The first ion of the national anthem published by Oreste Síndici included the scores for singing and piano performances. From then on, different transcriptions and versions appeared, until the officialisation in 1946 of the scores for symphonic band and military band published by José Rozo Contreras. In addition to these scores, Rozo himself published a version for a cappella mixed choir for soprano, alto, tenor and bass voices.
The national anthem has been performed with an accordion and a vallenato rhythm on several occasions, notably within the framework of the Festival de la Leyenda Vallenata. Some of these performances have been made by Jorge Celedón, Rafael Orozco and Silvestre Dangond. A version of the anthem in rock rhythm by the group Ekhymosis, of which Juanes was a member, made in 1995 for the radio station Radioacktiva generated controversy in various media.
The animated series El siguiente programa ("The Following Programme"), in episode 4 of the second season, created the parody the "Chibchombia National Anthem", known as the "Anthem of Corruption".
The version of the national anthem on marimba was presented in June 2009 by the secretariat of culture of Valle del Cauca with indigenous rhythms of the Colombian Pacific under the musical direction of Raúl Rosero, in the celebration of the centenary of the creation of the department of Valle del Cauca.
In the National Concert of the Bicentennial of Colombia in July 2010, different versions of the anthem were heard in various cities of the country, in various languages and in various styles of interpretation. The anthem was performed in a llanera harp version with the voice of Orlando "El Cholo" Valderrama and the National Symphony Orchestra in Tame, sung a cappella by Shakira in the city of Leticia, and performed in the Wayuu, Choco and San Andrés–Providencia Creole languages, among others. Shakira performed the anthem again a cappella during the inauguration of the 6th Summit of the Americas at the Cartagena de Indias Convention Center on 14 April 2012.
The national anthem has been referenced through different artistic manifestations. In poetry, two compositions can be mentioned in honour of the national anthem that were published in the newspaper La Pluma de Cali in June 1944, which were included by educator Evangelista Quintana in his article titled La escuela pública da a Colombia su Himno Nacional ("The Public School Gives Colombia Its National Anthem").: 308–309
The triumphal arch erected on the Boyacá Bridge is the only monument that contains the lyrics of the national anthem. The arch was built in 1954 by teacher Luis Alberto Acuña and contains the complete notes of the anthem in the lower part, which is in the same place the Battle of Boyacá took place.
The façade of the Alberto Castilla Music Hall of the Tolima Conservatory, located in the historic centre of Ibagué, is decorated with a stave that contains the musical notes of the national anthem. The building was built between 1932 and 1934 by architect Elí Moreno Otero and was declared a Bien de Interés Cultural (Site of Cultural Interest) by Decree 745 of 24 April 1996.
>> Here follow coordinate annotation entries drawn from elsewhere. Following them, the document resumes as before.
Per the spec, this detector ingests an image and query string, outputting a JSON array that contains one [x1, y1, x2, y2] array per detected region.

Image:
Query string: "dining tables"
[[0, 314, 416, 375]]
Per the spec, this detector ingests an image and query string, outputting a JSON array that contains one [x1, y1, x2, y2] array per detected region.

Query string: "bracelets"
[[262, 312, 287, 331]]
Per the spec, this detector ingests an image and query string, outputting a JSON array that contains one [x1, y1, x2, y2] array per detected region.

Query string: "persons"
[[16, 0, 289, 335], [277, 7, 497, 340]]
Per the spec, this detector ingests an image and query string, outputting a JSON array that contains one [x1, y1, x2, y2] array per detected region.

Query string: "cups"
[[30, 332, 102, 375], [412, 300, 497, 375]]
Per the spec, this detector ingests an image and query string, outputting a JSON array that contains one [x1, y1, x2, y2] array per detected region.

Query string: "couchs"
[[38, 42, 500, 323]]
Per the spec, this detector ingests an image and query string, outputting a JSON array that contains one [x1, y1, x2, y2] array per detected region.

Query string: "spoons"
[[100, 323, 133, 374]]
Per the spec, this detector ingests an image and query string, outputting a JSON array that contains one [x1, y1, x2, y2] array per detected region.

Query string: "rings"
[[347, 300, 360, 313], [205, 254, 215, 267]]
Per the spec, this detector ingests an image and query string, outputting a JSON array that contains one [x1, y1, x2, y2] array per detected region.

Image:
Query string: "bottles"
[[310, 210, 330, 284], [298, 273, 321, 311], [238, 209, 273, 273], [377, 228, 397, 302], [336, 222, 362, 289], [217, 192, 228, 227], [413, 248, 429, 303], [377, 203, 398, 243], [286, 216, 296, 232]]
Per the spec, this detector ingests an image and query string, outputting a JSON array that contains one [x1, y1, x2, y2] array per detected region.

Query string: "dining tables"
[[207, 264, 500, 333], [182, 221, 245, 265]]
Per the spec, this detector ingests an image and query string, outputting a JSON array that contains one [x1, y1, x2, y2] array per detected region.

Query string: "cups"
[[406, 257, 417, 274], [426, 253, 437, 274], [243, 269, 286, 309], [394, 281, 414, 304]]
An artistic composition was the reason for a stamp in honour of the national anthem issued by the National Postal Administration in 1988 to mark the centenary of the melody.
One of the first references to the national anthem in film appeared on 1 April 1937 in the film Los primeros ensayos del cine parlante nacional ("The First Rehearsals of the National Talking Cinema") produced by the Acevedo brothers, where the National Band, directed by José Rozo Contreras, performs an instrumental interpretation with the symphonic arrangements that were made official in 1946. The premiere of some first films such as Antonia Santos (1944) was accompanied by a live performance of the national anthem.
A short film produced by Rafael Enrique Galán, which was selected by the Ministry of Culture in a competition by the Cinematographic Development Fund in October 2009, was titled ¡Oh gloria inmarcesible!, alluding to the first verse of the national anthem. The production participated in the competition within the category of making short films.